現代音楽のこと

2022年12月9日

現代音楽は聴く機会が少ない音楽です。

世の中には色々な音楽のジャンルがあっても、私は色々と聞く方ですが、現代音楽ほど聞くことの少ない音楽は他にはない様です。普通にラジオを聞いていても耳に入ってくることはありません。ごく特殊な流れでしか出会えない、ごく特殊な音楽、それが現代音楽です。

聞き機会が少ないからいまだに聞きづらい音楽なのか、あるいはそもそも聞きずらい音楽なのか、それとも聴衆など全く必要としていない孤立していたい音楽なのか、私には判断しかねるのですが、とにかく音楽好きでも焦点を合わせずらいことは確かです。

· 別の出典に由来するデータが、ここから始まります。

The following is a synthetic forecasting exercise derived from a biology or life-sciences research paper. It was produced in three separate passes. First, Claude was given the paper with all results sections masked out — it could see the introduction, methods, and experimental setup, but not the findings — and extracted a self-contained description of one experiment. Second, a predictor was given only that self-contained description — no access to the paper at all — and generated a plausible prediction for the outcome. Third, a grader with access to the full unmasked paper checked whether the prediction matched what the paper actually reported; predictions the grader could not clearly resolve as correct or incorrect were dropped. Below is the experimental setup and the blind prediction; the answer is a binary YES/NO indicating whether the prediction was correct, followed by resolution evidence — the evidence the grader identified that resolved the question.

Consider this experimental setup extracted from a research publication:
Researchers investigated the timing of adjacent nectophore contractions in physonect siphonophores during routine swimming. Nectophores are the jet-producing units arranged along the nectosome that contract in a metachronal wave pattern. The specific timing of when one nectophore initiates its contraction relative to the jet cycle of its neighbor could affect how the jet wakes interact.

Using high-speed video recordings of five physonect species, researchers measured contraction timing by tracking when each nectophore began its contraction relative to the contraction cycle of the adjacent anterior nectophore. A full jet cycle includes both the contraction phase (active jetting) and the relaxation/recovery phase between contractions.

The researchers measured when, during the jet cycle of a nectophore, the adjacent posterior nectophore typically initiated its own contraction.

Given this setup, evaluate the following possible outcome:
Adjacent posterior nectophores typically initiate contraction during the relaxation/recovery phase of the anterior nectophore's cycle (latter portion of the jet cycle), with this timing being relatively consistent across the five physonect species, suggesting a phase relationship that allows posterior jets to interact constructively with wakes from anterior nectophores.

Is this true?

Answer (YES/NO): NO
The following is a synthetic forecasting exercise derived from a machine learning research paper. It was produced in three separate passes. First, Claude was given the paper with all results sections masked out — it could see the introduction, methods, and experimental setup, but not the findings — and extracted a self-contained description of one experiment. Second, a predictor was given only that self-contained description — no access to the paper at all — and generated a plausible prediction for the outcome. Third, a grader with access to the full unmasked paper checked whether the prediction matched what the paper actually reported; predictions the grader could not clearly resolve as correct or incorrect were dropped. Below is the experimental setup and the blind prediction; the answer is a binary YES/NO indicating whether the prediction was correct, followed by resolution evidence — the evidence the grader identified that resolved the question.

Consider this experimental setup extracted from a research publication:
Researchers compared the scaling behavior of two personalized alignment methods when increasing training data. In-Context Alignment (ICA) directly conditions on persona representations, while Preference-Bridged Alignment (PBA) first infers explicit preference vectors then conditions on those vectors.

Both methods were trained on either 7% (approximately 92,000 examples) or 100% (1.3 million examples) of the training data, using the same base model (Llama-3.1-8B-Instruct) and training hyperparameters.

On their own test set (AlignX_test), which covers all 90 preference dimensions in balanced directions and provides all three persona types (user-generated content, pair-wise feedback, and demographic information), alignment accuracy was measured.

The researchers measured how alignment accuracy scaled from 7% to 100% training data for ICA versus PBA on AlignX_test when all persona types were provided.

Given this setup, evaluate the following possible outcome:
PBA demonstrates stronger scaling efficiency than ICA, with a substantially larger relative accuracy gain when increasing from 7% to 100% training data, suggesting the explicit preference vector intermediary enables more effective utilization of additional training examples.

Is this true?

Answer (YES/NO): YES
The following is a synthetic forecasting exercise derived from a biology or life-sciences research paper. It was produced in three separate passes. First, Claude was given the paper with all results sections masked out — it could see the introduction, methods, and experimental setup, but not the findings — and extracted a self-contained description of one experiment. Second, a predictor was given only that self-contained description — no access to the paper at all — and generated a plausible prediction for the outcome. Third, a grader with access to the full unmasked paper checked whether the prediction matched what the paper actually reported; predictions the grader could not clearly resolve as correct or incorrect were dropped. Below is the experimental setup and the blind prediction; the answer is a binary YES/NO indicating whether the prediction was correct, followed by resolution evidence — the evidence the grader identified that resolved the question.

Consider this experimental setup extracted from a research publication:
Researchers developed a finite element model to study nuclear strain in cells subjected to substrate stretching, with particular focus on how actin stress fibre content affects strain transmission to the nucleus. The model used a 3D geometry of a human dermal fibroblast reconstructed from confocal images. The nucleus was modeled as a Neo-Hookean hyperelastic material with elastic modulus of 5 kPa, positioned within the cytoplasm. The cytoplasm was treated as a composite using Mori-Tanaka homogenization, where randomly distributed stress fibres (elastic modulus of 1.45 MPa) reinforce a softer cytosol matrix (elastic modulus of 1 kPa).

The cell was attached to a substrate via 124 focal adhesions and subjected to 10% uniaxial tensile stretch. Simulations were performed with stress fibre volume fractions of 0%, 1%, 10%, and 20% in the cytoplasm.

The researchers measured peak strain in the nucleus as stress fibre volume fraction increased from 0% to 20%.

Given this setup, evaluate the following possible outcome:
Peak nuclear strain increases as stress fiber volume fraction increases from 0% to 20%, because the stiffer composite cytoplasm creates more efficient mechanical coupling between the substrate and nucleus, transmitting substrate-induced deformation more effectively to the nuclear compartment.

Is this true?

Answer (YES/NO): NO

音楽の世界でこれほど聴衆の対岸にあるものはないようです。この現代音楽にしても、音楽として、芸術として、なんらかの役割を担っているとは思うのですが、今の私にはそこが見えて来ないのです。

現代音楽は、学者たちの解説を読んだりすると、新しい試みだと理解できるのですが、とても挑発的な印象が強く、時には聴衆を突き放す様なところもあって、聴衆を巻き込んでしまうような力は全く感じまないのです。現代という時代が抱える社会現象を、学問としてではなく、哲学としてでもなく音楽で表現したいのでしょうが・・。確かに色々な芸術がそれぞれの時代を先取りし、その時代に潜んでいるポテンシャルを形にしようとしてきましたから、そこに並べることもできるとは思いますが・・。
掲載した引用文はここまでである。